Association of vitamin D receptor gene polymorphism with the risk of sepsis: A systematic review and meta-analysis.

Abstract

To investigate the association between sepsis and the vitamin D receptor (VDR) gene polymorphisms. Databases including PubMed, Cochrane Library, EMbase, CNKI, Wanfang Data, and VIP Data were systematically searched. The association was assessed using odds ratios (ORs), and 95% confidence intervals (CIs). The statistical tests were performed using Review Manager 5.4. We identified a total of 5 studies. The relationship between VDR gene polymorphisms (Apa I, Bsm I, Taq I, and Fok I), and incidence of sepsis was investigated.
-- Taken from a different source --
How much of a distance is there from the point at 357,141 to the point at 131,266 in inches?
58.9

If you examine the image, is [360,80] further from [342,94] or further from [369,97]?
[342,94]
The results of this meta-analysis showed that the allelic contrast model (F vs f, P = .03, OR = 0.65, 95% CI = 0.44-0.95), dominant genetic model (FF vs Ff + ff, P = .02, OR = 0.53, 95% CI = 0.30-0.91), and codominance genetic model (FF vs ff, P = .03, OR = 0.39, 95% CI = 0.16-0.91) of VDR Fok I locus increased the risk of sepsis, and the lack of association between the VDR Fok I gene polymorphism and the risk assessment of sepsis, based on the ethnic subgroup analysis, might be attributable to the small sample size. The risk of sepsis with Apa I, Bsm I, and Taq I did not appear to be correlated. This meta-analysis revealed that the VDR Fok I polymorphism is closely associated with the susceptibility to sepsis, and patients with sepsis have lower 25-hydroxyvitamin D levels. VDR Fok I gene mutations may change the risk of sepsis.